Python and Ruby Libraries for accessing the Crossref API

8 minute read.

Python and Ruby Libraries for accessing the Crossref API

Scott Chamberlain – 2016 March 04

I’m a co-founder with rOpenSci, a non-profit that focuses on making software to facilitate reproducible and open science. Back in 2013 we started to make an R client working with various Crossref web services. I was lucky enough to attend last year’s Crossref annual meeting in Boston, and gave one talk on details of the programmatic clients, and another higher level talk on text mining and use of metadata for research.

Crossref has a newish API encompassing works, journals, members, funders and more (check out the API docs), as well as a few other services. Essential to making the Crossref APIs easily accessible—and facilitating easy tool/app creation and exploration—are programmatic clients for popular languages. I’ve maintained an R client for a while now, and have been working on Python and Ruby clients for the past four months or so.

The R client falls squarely into the analytics/research use cases, while the Python and Ruby clients are ideal for general data access and use in web applications (the Javascript library below as well).

I’ve strived to make each client in idiomatic fashion according to the language. Due to this fact, there is not generally correspondence between the different clients with respect to data outputs. However, I’ve tried to make method names similar across Ruby and Python; although the R client is quite a bit older, so method names differ from the other clients and I’m resistant to changing them so as not to break current users’ projects. In addition, R users are likely to want a data.frame (i.e., table) of results, so we give back that - whereas with Python and Ruby we give back dictionaries and hashes, respectively.

Crossref clients

Python:
- Source: https://github.com/sckott/habanero
- Pypi: https://pypi.python.org/pypi/habanero
Ruby:
- Source: https://github.com/sckott/serrano
- Rubygems: https://rubygems.org/gems/serrano
- serrano also comes with a command line tool of the same name that’s installed when you install serrano (examples below)
R:
- Source: https://github.com/ropensci/rcrossref
- CRAN: https://cran.rstudio.com/web/packages/rcrossref/
Javascript:
- Source: https://github.com/scienceai/crossref
- NPM: https://www.npmjs.com/package/crossref

I’ll cover the Python, Ruby, and R libraries below.

Installation

Python

on the command line

pip install habanero

Ruby

on the command line

gem install serrano

in an R session

install.packages("rcrossref")

Examples

Output is indicated by the syntax #> in all examples below.

Python

in a Python REPL (e.g. iPython)

Import the Crossref module from within habanero, and initialize a client

from habanero import Crossref
cr = Crossref()

Query for the phrase “ecology”

◆ Written instruction
From the post above on Crossref API libraries, pull out the passage that starts with "I’ve strived to" and ends after "and hashes, respectively.", copying it word for word.

◆ Records

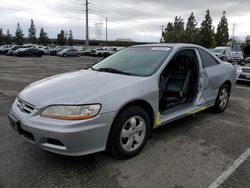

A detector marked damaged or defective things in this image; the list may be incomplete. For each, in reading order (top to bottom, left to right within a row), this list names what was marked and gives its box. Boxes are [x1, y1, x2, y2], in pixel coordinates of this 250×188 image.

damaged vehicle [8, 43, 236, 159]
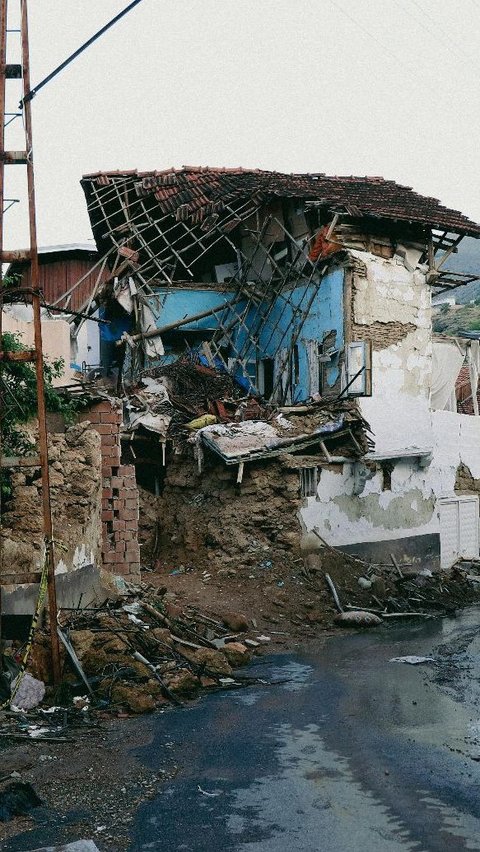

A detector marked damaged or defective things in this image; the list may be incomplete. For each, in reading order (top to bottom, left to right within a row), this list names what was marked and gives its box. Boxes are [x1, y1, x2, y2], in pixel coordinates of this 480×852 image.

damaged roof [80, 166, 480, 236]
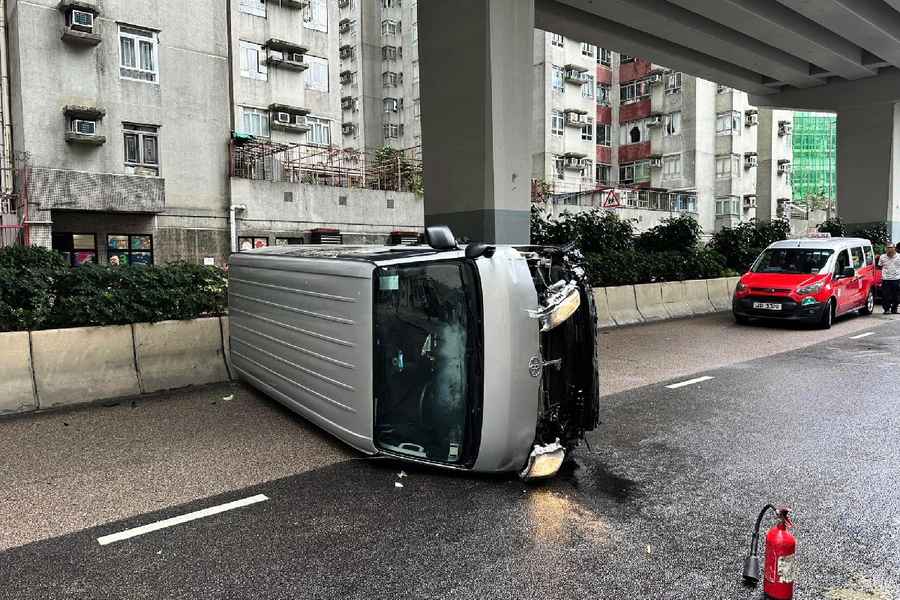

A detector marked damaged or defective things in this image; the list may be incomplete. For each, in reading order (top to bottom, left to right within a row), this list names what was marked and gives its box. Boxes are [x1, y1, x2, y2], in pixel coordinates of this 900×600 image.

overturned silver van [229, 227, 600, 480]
* * *
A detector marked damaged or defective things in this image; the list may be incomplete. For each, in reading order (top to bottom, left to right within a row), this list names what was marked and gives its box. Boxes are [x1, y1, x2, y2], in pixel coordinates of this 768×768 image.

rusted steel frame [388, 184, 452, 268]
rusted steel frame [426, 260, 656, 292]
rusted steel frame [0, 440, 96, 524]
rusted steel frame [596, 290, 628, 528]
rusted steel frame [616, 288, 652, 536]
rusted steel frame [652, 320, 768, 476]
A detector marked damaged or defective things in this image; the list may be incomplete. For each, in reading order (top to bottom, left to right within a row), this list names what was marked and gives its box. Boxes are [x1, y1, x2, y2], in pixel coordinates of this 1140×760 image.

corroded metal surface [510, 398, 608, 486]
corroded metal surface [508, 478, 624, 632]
---
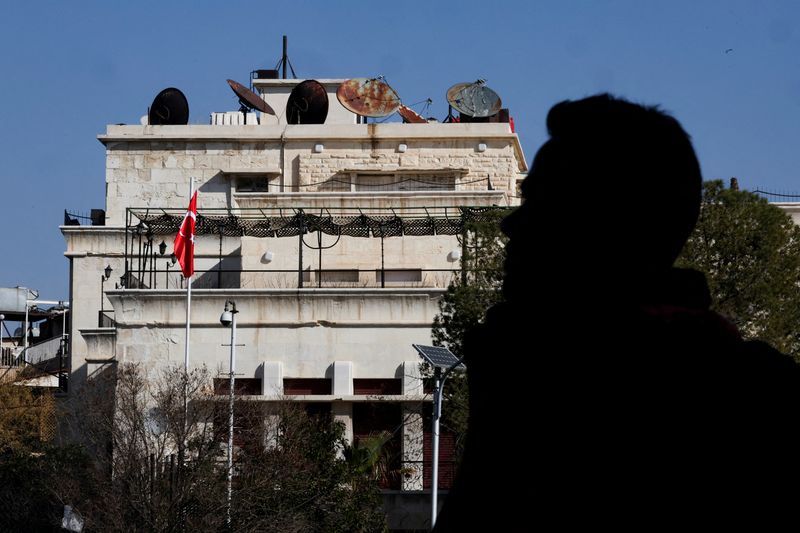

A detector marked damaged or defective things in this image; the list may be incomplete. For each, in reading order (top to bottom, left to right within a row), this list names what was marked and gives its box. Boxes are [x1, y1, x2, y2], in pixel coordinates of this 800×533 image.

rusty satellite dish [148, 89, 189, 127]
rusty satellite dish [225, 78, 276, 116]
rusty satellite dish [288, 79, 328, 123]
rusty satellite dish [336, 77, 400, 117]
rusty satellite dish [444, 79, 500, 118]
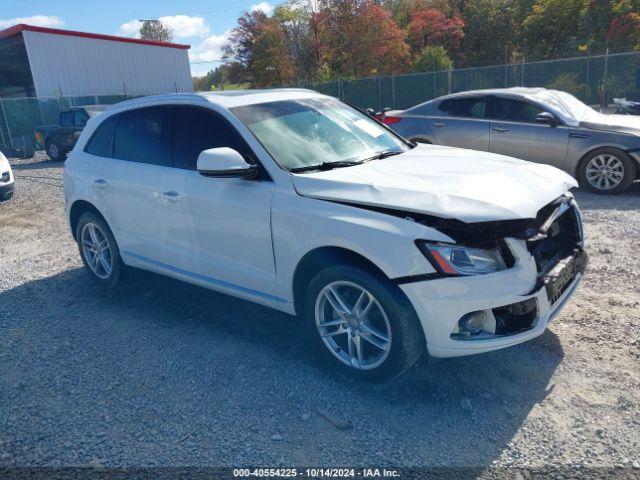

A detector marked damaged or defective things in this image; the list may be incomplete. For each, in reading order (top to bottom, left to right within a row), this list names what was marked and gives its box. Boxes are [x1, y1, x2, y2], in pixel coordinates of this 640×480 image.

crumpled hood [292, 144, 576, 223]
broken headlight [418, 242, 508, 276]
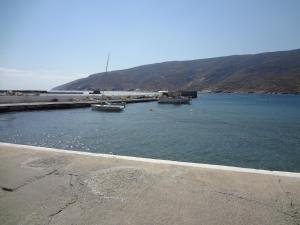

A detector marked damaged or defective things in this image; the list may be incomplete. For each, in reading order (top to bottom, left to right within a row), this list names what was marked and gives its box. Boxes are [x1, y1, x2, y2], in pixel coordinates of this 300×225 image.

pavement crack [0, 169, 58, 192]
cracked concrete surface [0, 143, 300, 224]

◆ Correct result
I’ve strived to make each client in idiomatic fashion according to the language. Due to this fact, there is not generally correspondence between the different clients with respect to data outputs. However, I’ve tried to make method names similar across Ruby and Python; although the R client is quite a bit older, so method names differ from the other clients and I’m resistant to changing them so as not to break current users’ projects. In addition, R users are likely to want a data.frame (i.e., table) of results, so we give back that - whereas with Python and Ruby we give back dictionaries and hashes, respectively.